Monólogo diante do espelho
“O homem não foi feito para a derrota...
Um homem pode ser destruído, mas não pode ser derrotado.”
(Ernest Hemingway, em “O velho e o mar”)
Não reconheço essa figura que passou a habitar os espelhos onde me procuro numa busca vã. De quem são esses olhos fundos de fadiga e vazios de esperança? Que emboscadas no caminho rasgaram nessa face tantas marcas de expressão que nada exprimem? Não! Não assumo que esse sou eu!
O vigor da juventude esvaiu-se, em boa parte, nos embates que buscavam os sonhos; sonhos que outrora eram o futuro. O futuro é hoje e os sonhos... Ah! Os sonhos! Em sua grande maioria, na alquimia do tempo, temperados e cozidos nos cadinhos da frustração, transmutaram-se em grotescos desencantos.
Com o desenrolar dos capítulos da vida, os desejos ganharam corpo e essência como um vinho num tonel. Mais vivida, a imaginação é tanto mais sábia. Porém, o metabolismo da matéria já não responde com a mesma presteza aos impulsos do que se inventa ou aos rompantes do que se almeja. A experiência é um tipo de sabedoria que mostra tudo que poderia ter sido feito quando se era inexperiente e, agora, de pouco me serve, a não ser para dar conselhos a ouvidos surdos.
Não sou tão velho para ter o respeito que se atribui àqueles que conquistaram os galardões de uma vivência mais extensa. Nem sou tão novo para ter a aceitação de um mundo em que ser jovem é fundamental. Maldição da meia-idade: velho demais para conquistar; novo demais para desistir.

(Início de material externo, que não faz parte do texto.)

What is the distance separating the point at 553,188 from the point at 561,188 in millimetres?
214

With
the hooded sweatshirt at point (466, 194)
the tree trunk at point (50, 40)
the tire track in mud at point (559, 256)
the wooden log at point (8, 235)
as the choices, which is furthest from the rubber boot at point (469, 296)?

Arrependimentos? Tenho alguns. Mas não o remorso da covardia, porque arrojei-me. Tampouco o ranço da abstinência estéril, porque ousei. Menos ainda a culpa da hipocrisia, porque fui sincero naquilo que abracei. Mas o sucesso não se consolidou totalmente e assim me pergunto: Onde errei? O que fazer? A que buscar?
É certo que pouco tenho que me dê orgulho e, ainda mais certo, que nada existe que me dê vergonha. Mas, sinto que em parte falhei e, o pior de tudo, é que não há ninguém a quem possa pedir perdão. Minha ascendência ficou sábia demais para me condenar. Minha descendência é jovem demais para me perdoar.
Neste instante ilusório, a vida me parece uma seqüência interminável de dias que se arrastam em direção ao fim; sem propósitos de longo alcance; sem esperanças de grande realização; somente com a amarga presunção de que amanhã será sempre o mesmíssimo dia.
A figura no espelho, em silêncio, foi quem me disse que estou quase destruído. Do outro lado estou eu respondendo: mas não derrotado!
Ainda me resta a vontade de viver e sempre haverá escondido um sonho por ser realizado!